Selective noradrenaline reuptake inhibitor atomoxetine directly blocks hERG currents

Background and purpose:  Atomoxetine is a selective noradrenaline reuptake inhibitor, recently approved for the treatment of attention‐deficit/hyperactivity disorder. So far, atomoxetine has been shown to be well tolerated, and cardiovascular effects were found to be negligible. However, two independent cases of QT interval prolongation, associated with atomoxetine overdose, have been reported recently. We therefore analysed acute and subacute effects of atomoxetine on cloned human Ether‐à‐Go‐Go ‐Related Gene (hERG) channels. Experimental approach:  hERG channels were heterologously expressed in Xenopus oocytes and in a human embryonic kidney cell line and hERG currents were measured using voltage clamp and patch clamp techniques. Action potential recordings were made in isolated guinea‐pig cardiomyocytes. Gene expression and channel surface expression were analysed using quantitative reverse transcriptase polymerase chain reaction, Western blot and the patch clamp techniques. Key results:  In human embryonic kidney cells, atomoxetine inhibited hERG current with an IC 50 of 6.3 µmol·L −1 . Development of block and washout were fast. Channel activation and inactivation were not affected.

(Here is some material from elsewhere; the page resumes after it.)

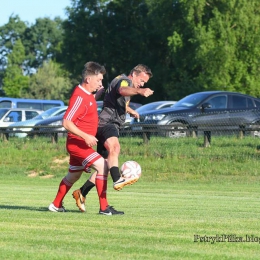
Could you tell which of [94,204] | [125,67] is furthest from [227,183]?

Inhibition was state‐dependent, suggesting an open channel block. No use‐dependence was observed. Inhibitory effects of atomoxetine were attenuated in the pore mutants Y652A and F656A. In guinea‐pig cardiomyocytes, atomoxetine lengthened action potential duration without inducing action potential triangulation. Overnight incubation with high atomoxetine concentrations resulted in a decrease of channel surface expression. Conclusions and implications:  Whereas subacute effects of atomoxetine seem negligible under therapeutically relevant concentrations, hERG channel block should be considered in cases of atomoxetine overdose and when administering atomoxetine to patients at increased risk for the development of acquired long‐QT syndrome.